#### [Exercise objective]
Please repeat the records beneath this task exactly as they appear, but skip the images.

#### [Listed entries]
===

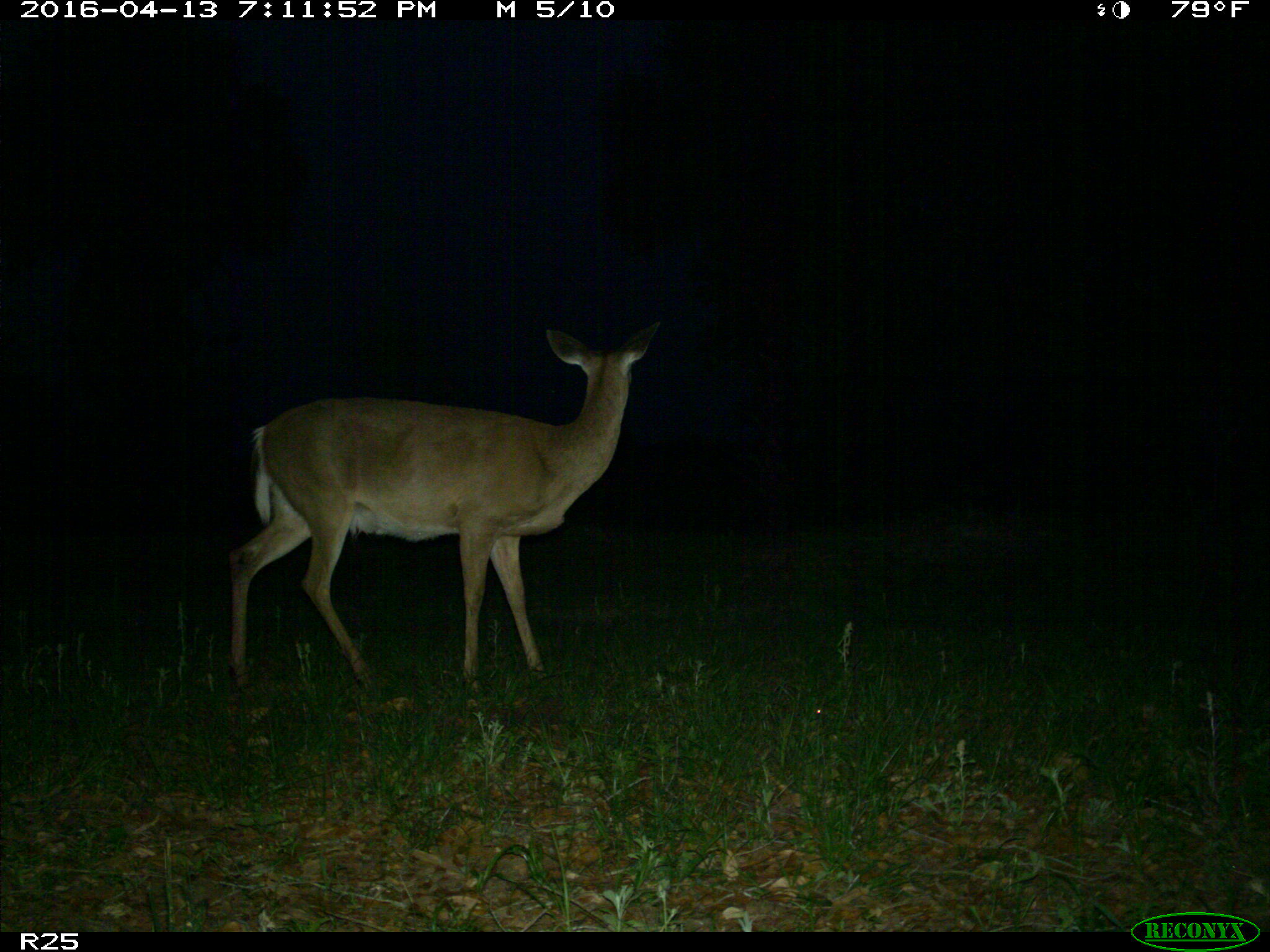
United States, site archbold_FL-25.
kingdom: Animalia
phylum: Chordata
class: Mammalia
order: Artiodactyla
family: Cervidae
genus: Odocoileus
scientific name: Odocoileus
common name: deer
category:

===

#### [Task answer]
United States, site archbold_FL-25.
kingdom: Animalia
phylum: Chordata
class: Mammalia
order: Artiodactyla
family: Cervidae
genus: Odocoileus
scientific name: Odocoileus
common name: deer
category:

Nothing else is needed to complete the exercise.